The NSW Department of Primary Industries (DPI) has quarantined a stable adjacent to Ballina Racecourse as a precautionary measure only, after one horse showed signs similar to Hendra virus infection.
“Samples were collected from an ill horse at the stable – and one sample only has shown weak signs of the Hendra virus,” NSW acting chief veterinary officer, Ian Roth, said.
“This weak positive result requires further testing on fresh samples to confirm the diagnosis.
“More samples from the infected horse and all other horses at the stable were collected yesterday and the results are expected within the next few days.
“In the meantime the stable has been quarantined.”
While incidents are rare, Hendra can infect humans, so strict biosecurity controls have also been introduced for people coming into contact with the horses at this stable.
“I stress that at this stage the diagnosis has not been confirmed, but given that this disease has some human health implications, we are taking no risks,” Dr Roth said.
“Hendra is a rare disease in horses and even rarer in humans. This virus does not spread easily.

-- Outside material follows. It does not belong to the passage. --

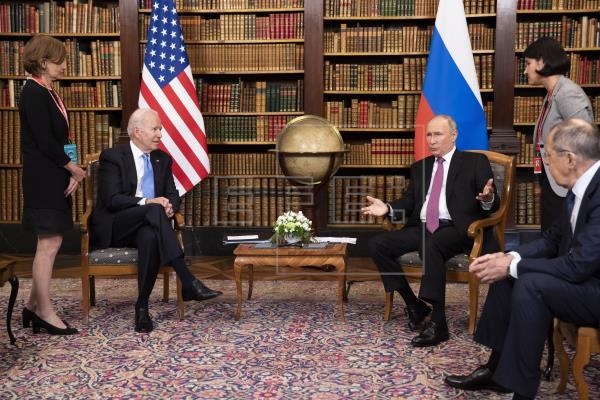 Biden y Putin pactan la vuelta de embajadores y cooperar en ciberseguridad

“There is no connection between this suspect case and the recent Queensland infection at Redlands.”
Meanwhile, the North Coast Area Health Service has issued precautionary public heath advice following the notification of the suspected case of Hendra virus.
“The Department of Primary Industries (DPI) is regarding the horse as a suspect case at this stage and is waiting for results of further tests to confirm or exclude the diagnosis,” the service said.
“In the meantime the Public Health Unit and DPI are working closely together to identify people who may have had contact with the sick horse and to provide them with information and the recommended medical follow-up.
“Hendra virus infection has previously been diagnosed in horses and the natural reservoir is thought to be flying foxes (bats of the genus Pteropus).
“Transmission to horses is rare and infection does not spread easily between horses.
“It is not believed that flying foxes pose a risk in passing the disease directly to humans.
“However, handling of all bats should be avoided due to the risk of contracting other diseases such as lyssavirus.
“There are six reported cases of human infection with Hendra virus since its first identification in 1994.
“All reported human cases have had very close contact with very sick or dead horses. Two of these people died.
“There is a small risk that people who have had close contact with sick horses may become infected with the virus.
“The symptoms in humans range in severity and include fever, headaches, sore throat, dizziness, drowsiness, disorientation and flu-like symptoms.
“To help prevent Hendra virus infection in horses, owners should ensure that feed troughs are not contaminated with fruit bat droppings and that horses are kept in paddocks away from fruit bat colonies if possible.
“Horse owners should seek veterinary advice if horses develop nervous or respiratory symptoms and contact with sick horses should be avoided until a veterinarian arrives.”